O que eu faço quando preciso determinar o valor semântico das conjunções

Pego um corpus — pode ser qualquer coisa, um artigo de opinião, uma transcrição de entrevista, um excerto literário — e seleciono os conectivos. Aí eu não sublinho por classificação, eu sublinho por função. Cada conjunção recebe uma anotação manual: qual é a relação lógica que ela estabelece entre os dois núcleos que ela liga. Anotação significa escrever colunas num spreadsheet. Isso parece exagero, mas é o que separa quem acha que entendeu do que realmente consegue defender uma interpretação. Depois eu cruzo os dados. Um mesmo conector pode ter valores diferentes conforme o contexto. O problema é que os livros didáticos simplificam demais essa flexibilidade. Quando um aluno ou cliente me pergunta "mas indica apenas oposição?", a resposta que eu dou raramente satisfaz.

Um caso concreto que eu sempre relembro aconteceu com uma revisora que estava trabalhando num relatório técnico. Ela estava substituindo sistematicamente o "que" por "e" em construções como "resultou que o processo falhou". O "que" ali não era substantivo, não era pronome relativo, era uma conjunção integrativa introduzindo uma oração subordinada substantiva objetiva direta. A substituição por "e" transformava uma dependência sintática num encadeamento coordenativo completamente distorcido. O erro era silencioso, passava em qualquer leitura rápida, mas alterava a relação lógica entre as orações. Eu corrigi apontando o valor semântico exato e explicando que o "que" integrava um complemento, não adicionava informação paralela. A revisão seguinte ficou três vezes mais rápida porque ela aprendeu a identificar a estrutura antes de mover palavras.

As categorias que realmente importam

Adverso: "mas", "contudo", "todavia", "no entanto" — mas cuidado. "Porém" tende a aparecer em registros mais formais e sua presença já sinaliza algo diferente de "mas" no mesmo espaço discursivo. Em análise de discurso, essa nuance importa. Não é luxo, é dado interpretativo. Aditiva: "e", "nem", "como também" — o "e" é o pior dos conectivos para classificar automaticamente porque ele carrega valores temporais, causais, conclusivos e adversativos dependendo do contexto. Um "e" pode significar simplesmente adição, pode significar consequência, pode significar oposição velada. Teste mental rápido: se você conseguir trocar por "e ainda assim" sem alterar o sentido, há carga adversativa. Se o "e" puder ser trocado por "ou" em certos contextos, está operando como disjuntivo inclusivo. Linguística computacional tem problemas terríveis com esse conectivo porque ele é excessivamente polissêmico.
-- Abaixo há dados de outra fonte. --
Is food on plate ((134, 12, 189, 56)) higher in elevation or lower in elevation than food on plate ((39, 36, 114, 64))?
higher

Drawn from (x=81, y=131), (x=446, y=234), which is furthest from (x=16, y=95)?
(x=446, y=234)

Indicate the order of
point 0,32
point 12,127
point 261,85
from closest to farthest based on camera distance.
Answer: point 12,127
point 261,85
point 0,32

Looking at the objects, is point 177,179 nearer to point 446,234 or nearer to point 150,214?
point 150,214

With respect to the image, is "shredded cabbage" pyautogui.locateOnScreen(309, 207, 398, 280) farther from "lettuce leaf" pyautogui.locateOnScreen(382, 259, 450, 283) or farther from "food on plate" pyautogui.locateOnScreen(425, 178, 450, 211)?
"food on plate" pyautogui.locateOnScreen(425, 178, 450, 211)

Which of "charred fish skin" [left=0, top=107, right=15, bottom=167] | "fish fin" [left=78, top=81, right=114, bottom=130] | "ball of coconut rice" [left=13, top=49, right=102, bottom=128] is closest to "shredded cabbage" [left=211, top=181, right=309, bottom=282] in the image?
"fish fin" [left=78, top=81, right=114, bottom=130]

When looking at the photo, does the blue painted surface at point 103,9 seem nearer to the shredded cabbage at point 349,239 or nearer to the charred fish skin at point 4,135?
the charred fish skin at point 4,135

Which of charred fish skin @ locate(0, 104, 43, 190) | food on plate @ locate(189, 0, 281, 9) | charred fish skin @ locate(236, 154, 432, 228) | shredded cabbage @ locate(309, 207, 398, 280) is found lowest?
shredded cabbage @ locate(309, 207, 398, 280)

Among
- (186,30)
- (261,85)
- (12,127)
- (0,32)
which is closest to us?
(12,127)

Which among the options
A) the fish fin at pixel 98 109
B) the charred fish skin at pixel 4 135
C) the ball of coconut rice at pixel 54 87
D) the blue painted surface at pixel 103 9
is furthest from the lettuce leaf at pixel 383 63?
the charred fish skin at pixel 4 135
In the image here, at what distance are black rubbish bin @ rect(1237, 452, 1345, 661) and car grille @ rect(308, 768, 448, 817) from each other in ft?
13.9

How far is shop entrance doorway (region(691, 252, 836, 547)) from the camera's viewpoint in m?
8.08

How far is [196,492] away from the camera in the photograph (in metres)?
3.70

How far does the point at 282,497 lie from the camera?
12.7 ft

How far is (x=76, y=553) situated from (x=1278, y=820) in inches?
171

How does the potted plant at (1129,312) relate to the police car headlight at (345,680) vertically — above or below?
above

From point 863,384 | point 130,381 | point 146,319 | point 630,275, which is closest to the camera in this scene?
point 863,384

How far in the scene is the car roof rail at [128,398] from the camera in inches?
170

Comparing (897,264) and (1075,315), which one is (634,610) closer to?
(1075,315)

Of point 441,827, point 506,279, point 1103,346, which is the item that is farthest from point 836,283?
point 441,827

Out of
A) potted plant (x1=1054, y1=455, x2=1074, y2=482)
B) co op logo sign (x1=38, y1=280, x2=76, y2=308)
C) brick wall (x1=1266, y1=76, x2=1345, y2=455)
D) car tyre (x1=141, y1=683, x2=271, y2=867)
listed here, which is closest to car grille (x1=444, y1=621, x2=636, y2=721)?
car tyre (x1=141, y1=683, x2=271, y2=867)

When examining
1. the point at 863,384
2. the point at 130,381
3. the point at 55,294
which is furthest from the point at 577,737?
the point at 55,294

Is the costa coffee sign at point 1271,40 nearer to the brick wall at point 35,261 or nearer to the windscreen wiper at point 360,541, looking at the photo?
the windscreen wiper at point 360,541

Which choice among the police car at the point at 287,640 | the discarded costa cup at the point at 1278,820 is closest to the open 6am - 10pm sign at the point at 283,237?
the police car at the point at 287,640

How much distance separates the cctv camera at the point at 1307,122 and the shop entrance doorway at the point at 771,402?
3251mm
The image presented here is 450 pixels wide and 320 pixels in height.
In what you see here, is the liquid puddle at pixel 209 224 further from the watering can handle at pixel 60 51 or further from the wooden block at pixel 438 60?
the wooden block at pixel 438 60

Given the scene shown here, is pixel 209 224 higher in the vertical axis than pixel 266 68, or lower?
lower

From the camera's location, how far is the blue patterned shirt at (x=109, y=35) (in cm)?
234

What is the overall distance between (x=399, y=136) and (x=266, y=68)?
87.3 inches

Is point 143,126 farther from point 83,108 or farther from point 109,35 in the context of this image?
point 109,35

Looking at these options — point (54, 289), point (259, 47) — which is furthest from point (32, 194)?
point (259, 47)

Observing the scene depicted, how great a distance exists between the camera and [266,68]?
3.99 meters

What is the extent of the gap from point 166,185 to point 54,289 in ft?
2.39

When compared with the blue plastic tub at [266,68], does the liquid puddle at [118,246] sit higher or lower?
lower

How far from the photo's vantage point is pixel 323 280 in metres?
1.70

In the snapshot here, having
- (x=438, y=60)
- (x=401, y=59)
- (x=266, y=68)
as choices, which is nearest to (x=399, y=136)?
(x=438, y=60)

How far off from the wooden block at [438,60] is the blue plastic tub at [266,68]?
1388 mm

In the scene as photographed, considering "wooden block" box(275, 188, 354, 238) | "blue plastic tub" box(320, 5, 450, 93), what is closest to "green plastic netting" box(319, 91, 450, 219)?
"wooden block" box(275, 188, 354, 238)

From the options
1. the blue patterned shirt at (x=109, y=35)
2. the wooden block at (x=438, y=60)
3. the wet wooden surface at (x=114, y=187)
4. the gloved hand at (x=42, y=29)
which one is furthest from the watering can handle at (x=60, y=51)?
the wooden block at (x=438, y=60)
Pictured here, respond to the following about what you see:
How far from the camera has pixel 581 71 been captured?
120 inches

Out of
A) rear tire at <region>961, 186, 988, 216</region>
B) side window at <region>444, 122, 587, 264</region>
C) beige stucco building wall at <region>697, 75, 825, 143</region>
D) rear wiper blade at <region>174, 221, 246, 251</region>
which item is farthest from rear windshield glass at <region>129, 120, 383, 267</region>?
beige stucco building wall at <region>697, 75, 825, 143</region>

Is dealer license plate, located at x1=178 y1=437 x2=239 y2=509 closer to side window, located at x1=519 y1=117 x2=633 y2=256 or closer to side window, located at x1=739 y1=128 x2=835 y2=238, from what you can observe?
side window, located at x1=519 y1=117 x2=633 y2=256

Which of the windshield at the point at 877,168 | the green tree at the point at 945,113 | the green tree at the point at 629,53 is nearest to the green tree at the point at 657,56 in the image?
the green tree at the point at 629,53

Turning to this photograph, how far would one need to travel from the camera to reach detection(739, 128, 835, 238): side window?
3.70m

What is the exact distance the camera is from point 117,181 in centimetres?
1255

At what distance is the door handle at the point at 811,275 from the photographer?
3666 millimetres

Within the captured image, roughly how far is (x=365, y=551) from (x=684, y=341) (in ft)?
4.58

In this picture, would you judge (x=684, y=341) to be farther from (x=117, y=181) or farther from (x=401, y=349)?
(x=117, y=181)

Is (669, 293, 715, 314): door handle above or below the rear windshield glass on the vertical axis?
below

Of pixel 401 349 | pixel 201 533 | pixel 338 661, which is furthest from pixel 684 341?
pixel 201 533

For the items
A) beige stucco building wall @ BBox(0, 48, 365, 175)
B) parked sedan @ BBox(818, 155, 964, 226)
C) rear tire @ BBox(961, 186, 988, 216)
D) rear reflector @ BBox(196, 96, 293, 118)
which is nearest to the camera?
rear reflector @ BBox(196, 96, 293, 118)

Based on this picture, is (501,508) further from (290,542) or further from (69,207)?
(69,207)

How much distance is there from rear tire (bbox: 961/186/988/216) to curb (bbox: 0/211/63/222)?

Alternativa: "ou", "ora...ora", "já...já" — o "ou" exclusivo versus o "ou" inclusivo é uma distinção que a maior parte dos analistas ignora. Em textos jurídicos, essa diferença é crítica. "O réu pagará a multa ou cumprirá pena" pode ser interpretado como alternativa exclusiva ou como cumulative dependendo do trecho. A conjunção não decide sozinha; o contexto regulatório faz a diferença. Causal: "porque", "já que", "visto que", "pois" — aqui eu tenho uma observação contra-intuitiva que poucos destacam. O "pois" pode funcionar como causal quando antepõe a oração ao efeito, mas como conclusivo quando vem em posição intermediária. "Choveu, pois o chão está molhado" é conclusão. "O chão está molhado, pois choveu" é causa. A posição sintática determina o valor, não apenas a palavra isolada. Isso é um erro recorrente em análises automatizadas de conexão lógica.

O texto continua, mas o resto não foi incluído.